The hysterical reaction to the Columbia protests is proof.
by Jack Mirkinson, Discourse Blog
As a New York City resident, I take an interest in where my tax dollars are spent. Yesterday, at least some of those dollars were being spent to pay NYPD cops to hang around—in riot helmets—outside the locked gates of Columbia University. (Presumably, Columbia paid for the festive balloons on the gates.)
The vibes at Columbia were exactly as strange and slightly ridiculous as that picture when I swung by on Sunday. I’m on record as saying that I don’t think we should spend much time as a society stressing about what happens on fancy college campuses, but the Columbia leadership’s wildly over-the-top reaction to the decision by some students to sit in tents on the quad as part of a “Gaza Solidarity Encampment” had turned the school into a national news story, and the students are being very courageous in the face of the full repressive force of both Columbia and New York City. Besides (looks down shamefacedly) I am technically a Columbia alum, so I was intrigued.

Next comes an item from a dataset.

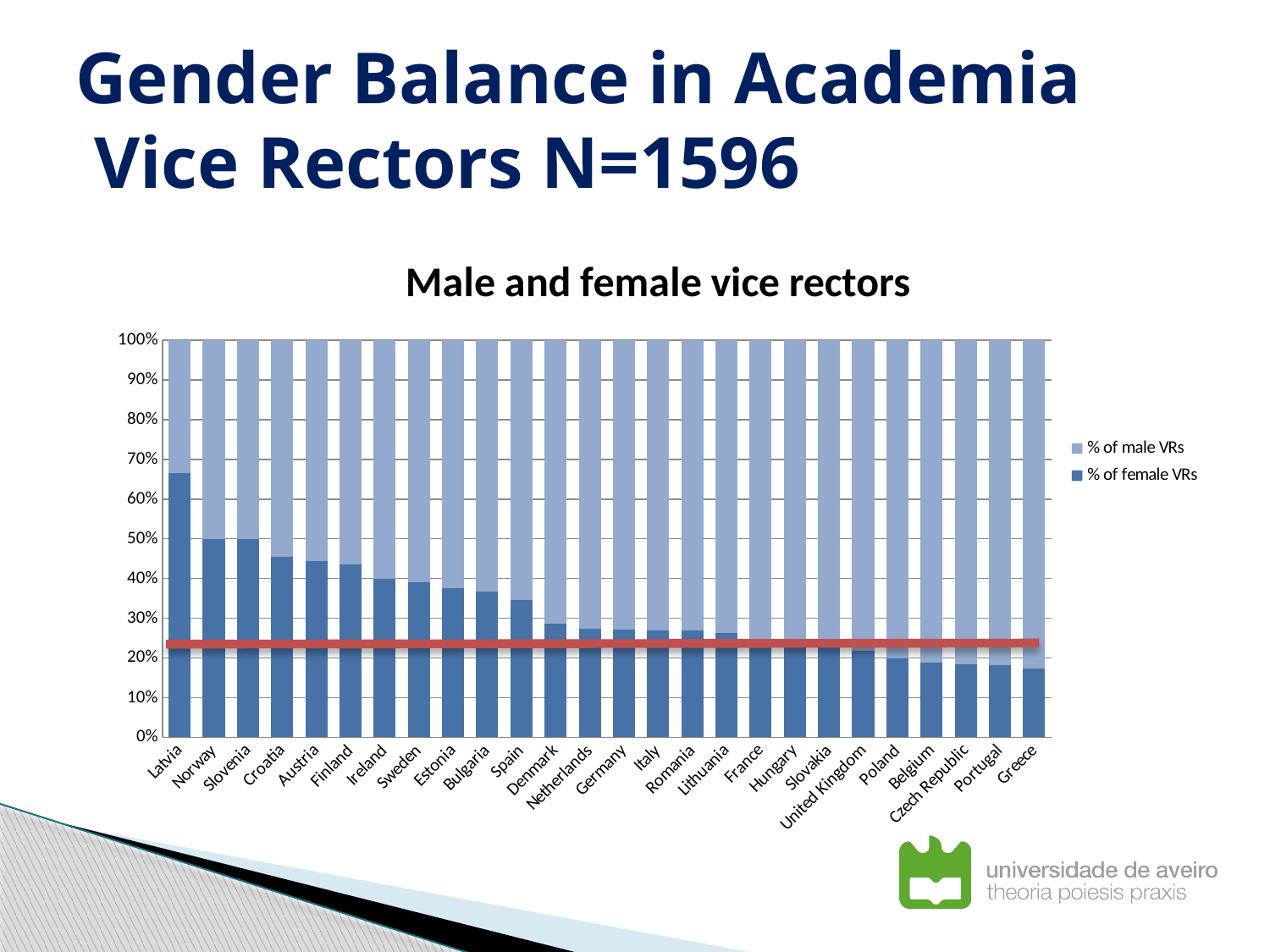
Which has a higher % of female VRs, Croatia or Poland? Croatia Is the % of female VRs for Greece greater or less than 20%? less How many countries are shown on the x axis of the chart? 26 How many series does the legend list? 2 Which country has the highest % of female VRs? Latvia What is the title of the chart? Male and female vice rectors What do the two stacked segments for Germany add up to? 100% Is the % of female VRs for Denmark greater or less than 30%? less What kind of chart is shown on the slide? stacked bar chart Is the % of female VRs for Latvia greater or less than 60%? greater Does the % of female VRs rise or fall moving from left to right along the x axis? fall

Even two blocks away, you wouldn’t have known anything was going on. Morningside Heights was its usual placid self. At 116th and Broadway, a small clutch of protesters was penned in by barricades and chanting, watched over by yet more cops. It’s no slight on the protesters to say that this hardly seemed like a national security crisis.
But I suppose that’s in the eye of the beholder. As I strolled past the protesters, I passed a guy screaming into his phone, “I don’t fucking care! There’s a riot on campus! People are in danger!” Reader, there was no riot on campus. There wasn’t even much noise.